5wheels 11 October 2018

Dont matter much

BMW have just agreed take up another 25% of China Brilliance (love these querky name in China like BYD etc) and all minis in the future will be built from 2022 in China BREXIT has nothing to do with it but wave bye bye to the mini being constinued there and say Hello to cheap nasty Chineseplastic metal crap replacing it. Volvo are already finding the cost of their own dillying with the Chinese products (and losing 20% of its core life time owners)

jonboy4969 15 November 2018

5wheels wrote:

5wheels wrote:

BMW have just agreed take up another 25% of China Brilliance (love these querky name in China like BYD etc) and all minis in the future will be built from 2022 in China BREXIT has nothing to do with it but wave bye bye to the mini being constinued there and say Hello to cheap nasty Chineseplastic metal crap replacing it.
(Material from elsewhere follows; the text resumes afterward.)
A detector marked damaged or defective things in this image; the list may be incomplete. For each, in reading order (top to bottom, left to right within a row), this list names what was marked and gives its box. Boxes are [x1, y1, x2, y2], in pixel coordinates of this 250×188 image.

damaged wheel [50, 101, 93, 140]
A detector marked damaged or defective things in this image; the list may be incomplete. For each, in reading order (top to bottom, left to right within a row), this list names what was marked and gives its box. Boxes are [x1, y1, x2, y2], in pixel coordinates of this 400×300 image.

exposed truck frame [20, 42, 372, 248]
Volvo are already finding the cost of their own dillying with the Chinese products (and losing 20% of its core life time owners)

 

Yet more rubbish, Volvo's sales have sky rocketted, so those that dont keep the cars as long as others would be previlant, those that would keep the cars long term are still there, the quality and reliability of teh new products out weigh the old cars hugely, and they were good, and it would be interetsting to know where you get your figures from, MINE come direct from Volvo and via the EUro car sales per country, governemnt sites.

catnip 18 September 2018

Isnt the brand MINI? I would

Isnt the brand MINI? I would have thought an experienced motoring journalist would be aware of things like that.